• WHAT IS ASKED:
Without altering anything, repeat each of the records.

───

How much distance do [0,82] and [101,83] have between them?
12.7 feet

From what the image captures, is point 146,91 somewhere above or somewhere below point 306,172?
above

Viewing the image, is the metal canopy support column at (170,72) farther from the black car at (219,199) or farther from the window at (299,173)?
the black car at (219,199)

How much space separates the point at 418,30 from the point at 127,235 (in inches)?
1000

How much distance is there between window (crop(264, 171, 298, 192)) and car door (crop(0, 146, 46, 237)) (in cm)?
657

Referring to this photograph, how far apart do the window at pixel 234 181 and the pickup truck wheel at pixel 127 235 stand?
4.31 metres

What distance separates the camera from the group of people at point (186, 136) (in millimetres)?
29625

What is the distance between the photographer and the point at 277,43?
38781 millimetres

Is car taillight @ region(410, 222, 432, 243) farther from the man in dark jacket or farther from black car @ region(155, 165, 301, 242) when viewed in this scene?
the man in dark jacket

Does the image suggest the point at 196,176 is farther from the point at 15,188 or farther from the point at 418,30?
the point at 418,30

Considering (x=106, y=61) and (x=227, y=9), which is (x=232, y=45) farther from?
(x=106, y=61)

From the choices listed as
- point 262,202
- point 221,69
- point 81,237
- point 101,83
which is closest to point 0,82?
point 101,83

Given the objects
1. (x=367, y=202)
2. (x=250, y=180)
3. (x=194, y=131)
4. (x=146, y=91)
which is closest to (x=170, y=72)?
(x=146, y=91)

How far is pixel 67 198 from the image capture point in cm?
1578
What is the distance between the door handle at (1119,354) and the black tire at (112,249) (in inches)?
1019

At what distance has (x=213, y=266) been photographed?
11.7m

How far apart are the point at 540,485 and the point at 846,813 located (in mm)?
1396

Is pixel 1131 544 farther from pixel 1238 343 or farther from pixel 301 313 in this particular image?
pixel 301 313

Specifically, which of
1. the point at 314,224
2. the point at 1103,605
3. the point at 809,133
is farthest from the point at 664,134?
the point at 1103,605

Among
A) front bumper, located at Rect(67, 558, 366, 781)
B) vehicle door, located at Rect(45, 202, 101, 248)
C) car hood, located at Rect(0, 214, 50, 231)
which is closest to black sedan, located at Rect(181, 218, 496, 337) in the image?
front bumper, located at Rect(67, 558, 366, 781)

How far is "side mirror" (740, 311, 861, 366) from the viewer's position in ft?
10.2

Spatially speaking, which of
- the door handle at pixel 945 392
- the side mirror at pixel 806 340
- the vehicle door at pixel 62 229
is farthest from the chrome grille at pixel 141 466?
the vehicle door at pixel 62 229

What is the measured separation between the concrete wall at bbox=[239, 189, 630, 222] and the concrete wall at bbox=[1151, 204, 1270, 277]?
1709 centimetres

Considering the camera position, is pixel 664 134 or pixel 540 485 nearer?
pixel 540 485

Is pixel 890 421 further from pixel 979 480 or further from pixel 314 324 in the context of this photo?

───

• COMPLETE ANSWER:
How much distance do [0,82] and [101,83] have between them?
12.7 feet

From what the image captures, is point 146,91 somewhere above or somewhere below point 306,172?
above

Viewing the image, is the metal canopy support column at (170,72) farther from the black car at (219,199) or farther from the window at (299,173)?
the black car at (219,199)

How much space separates the point at 418,30 from the point at 127,235 (in inches)?
1000

How much distance is there between window (crop(264, 171, 298, 192)) and car door (crop(0, 146, 46, 237)) (in cm)?
657

Referring to this photograph, how far apart do the window at pixel 234 181 and the pickup truck wheel at pixel 127 235 stand?
4.31 metres

What distance separates the camera from the group of people at point (186, 136) (in millimetres)?
29625

What is the distance between the photographer and the point at 277,43?
38781 millimetres

Is car taillight @ region(410, 222, 432, 243) farther from the man in dark jacket or farther from black car @ region(155, 165, 301, 242) when viewed in this scene?
the man in dark jacket

Does the image suggest the point at 196,176 is farther from the point at 15,188 or farther from the point at 418,30?
the point at 418,30

Considering (x=106, y=61) and (x=227, y=9), which is (x=232, y=45) farther from?
(x=106, y=61)

From the choices listed as
- point 262,202
- point 221,69
- point 81,237
- point 101,83
which is closest to point 0,82?
point 101,83

Given the objects
1. (x=367, y=202)
2. (x=250, y=180)
3. (x=194, y=131)
4. (x=146, y=91)
which is closest to (x=170, y=72)?
(x=146, y=91)

How far is pixel 67 198 from the image capture point in cm?
1578
What is the distance between the door handle at (1119,354) and the black tire at (112,249) (in inches)?
1019

At what distance has (x=213, y=266) been photographed?
11.7m

How far apart are the point at 540,485 and the point at 846,813 located (in mm)?
1396

Is pixel 1131 544 farther from pixel 1238 343 or farther from pixel 301 313 in this particular image?
pixel 301 313

Specifically, which of
1. the point at 314,224
2. the point at 1103,605
3. the point at 809,133
is farthest from the point at 664,134?
the point at 1103,605

Among
A) front bumper, located at Rect(67, 558, 366, 781)
B) vehicle door, located at Rect(45, 202, 101, 248)
C) car hood, located at Rect(0, 214, 50, 231)
which is closest to black sedan, located at Rect(181, 218, 496, 337) in the image?
front bumper, located at Rect(67, 558, 366, 781)

How far is "side mirror" (740, 311, 861, 366) from the viewer's position in ft?
10.2

Spatially speaking, which of
- the door handle at pixel 945 392
- the side mirror at pixel 806 340
- the vehicle door at pixel 62 229
is farthest from the chrome grille at pixel 141 466?
the vehicle door at pixel 62 229

What is the measured separation between the concrete wall at bbox=[239, 189, 630, 222] and the concrete wall at bbox=[1151, 204, 1270, 277]?
1709 centimetres

Considering the camera position, is pixel 664 134 or pixel 540 485 nearer?
pixel 540 485

Is pixel 890 421 further from pixel 979 480 or further from pixel 314 324 in the context of this photo?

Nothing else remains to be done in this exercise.